━━━ Texte source

Publié le 27 août 2009 par Edgar @edgarpoe

Le coût humain de la mondialisation, Zygmunt Bauman

Séduit par son livre Modernité et Holocauste, j'ai voulu continuer à lire Zygmunt Bauman et suis tombé sur ce titre. Après lecture, je reste convaincu du brio de l'auteur, même s'il emporte parfois plus la conviction qu'il n'étaie des démonstrations. Au minimum, il faut lui reconnaître une agilité d'esprit impressionnante, et une somme de références actuelles et fort diversifiées. Pour le reste, il faut sans doute se donner le temps de prendre en compte toutes les dimensions d'une pensée extrêmement riche et complexe.

Modernité et holocauste défendait une thèse claire : toute société moderne, rationaliste, peut commettre les mêmes excès que les nazis.

Ici, la ligne directrice est plus difficile à cerner immédiatement, il décrit plus qu'il ne prescrit, et n'ordonne guère ses constats en une thèse facilement résumable. Disons que parmi la foule d'idées intéressantes, le thème principal est que la mondialisation n'est pas le gage d'une future unification des modes de vie globaux, mais qu'elle provoque une dualité mondiale, entre une élite globale et des communautés locales, que l'on désarticule pour en user et en abuser.

Cette nouvelle dualité mondiale n'oppose pas les prolétaires aux capitalistes, mais les mobiles aux localisés :

"...la liberté de circulation, qui a toujours été un avantage rare et inégalement réparti, devient rapidement le principal facteur de stratification sociale de l'âge moderne et postmoderne. [...] Certains peuvent quitter à volonté la localité, n'importe quelle localité. Les autres regardent désespérément la seule localité à laquelle ils sont attachés leur glisser des mains à grande vitesse."

Bien loin de l'optimisme béat d'un Thomas Friedman.

De ce constat d'une dualité planétaire, Bauman donne des explications et aboutit à une claire (claire après décantation) conclusion : l'orchestration actuelle de la mondialisation est criminelle (Voler les ressources de nations entières, c'est faire la "promotion de la libre entreprise" ; voler le gagne pain de familles et de communautés entières, cela s'appelle "dégraisser", ou "rationaliser".)

Je dois avouer que le radicalisme de l'auteur n'est pas évident à première lecture. C'est en relisant mes annotations que je découvre cette citation accusatrice, au milieu de citations très riches et variées, et d'analyses pointillistes.

Pour rendre compte de la totalité d'un livre si riche, le plus simple est sans doute d'en suivre les chapitres.

L'auteur n'a pas voulu rédiger une thèse, ou démontrer une théorie, comme il l'écrit lui-même :

"l'auteur considère ce livre comme un essai. On y trouvera beaucoup plus de questions que de réponses, et on n'y trouvera pas de vision cohérente des conséquences futures qui pourraient être engendrées par les tendances actuelles".

Forcément, le compte rendu d'un ouvage présenté comme tel ne peut être ni court, ni limpide.

━━━━━━
━━━ Extrait des données

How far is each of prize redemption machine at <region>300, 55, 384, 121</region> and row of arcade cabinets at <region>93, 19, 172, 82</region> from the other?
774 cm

━━━━━━

### Demande écrite 1
Transformez en liste de trois ou quatre points le paragraphe du compte rendu sur Bauman qui commence par « Séduit par son livre ». Gardez-en les faits principaux.
### Demande écrite 2
Répondez brièvement à ces questions d'après le compte rendu sur Bauman :
(a) Quelle thèse défendait Modernité et Holocauste ?
(b) D'après la citation de Bauman, qu'est-ce qui devient le principal facteur de stratification sociale ?
(c) Comment l'auteur présente-t-il lui-même ce livre ?
### Demande écrite 3
Ces affirmations sont-elles conformes au compte rendu sur Bauman ? Répondez par oui ou par non et citez les mots du texte qui le montrent.
(a) La nouvelle dualité mondiale oppose les prolétaires aux capitalistes.
(b) Le rédacteur a découvert la citation accusatrice en relisant ses annotations.
(c) Le livre propose une vision cohérente des conséquences futures des tendances actuelles.

### Réponse complète 1
- Séduit par Modernité et Holocauste, le rédacteur a voulu continuer à lire Bauman et a trouvé ce titre.
- Il reste convaincu du brio de l'auteur, qui emporte parfois plus la conviction qu'il n'étaie ses démonstrations.
- Il lui reconnaît au moins une agilité d'esprit impressionnante et de nombreuses références actuelles et très diverses.
- Pour saisir toutes les dimensions d'une pensée aussi riche et complexe, il faut prendre son temps.

### Réponse complète 2
(a) Toute société moderne et rationaliste peut commettre les mêmes excès que les nazis.
(b) La liberté de circulation.
(c) Comme un essai.

### Réponse complète 3
(a) Non : « Cette nouvelle dualité mondiale n'oppose pas les prolétaires aux capitalistes, mais les mobiles aux localisés »
(b) Oui : « C'est en relisant mes annotations que je découvre cette citation accusatrice »
(c) Non : « on n'y trouvera pas de vision cohérente des conséquences futures qui pourraient être engendrées par les tendances actuelles »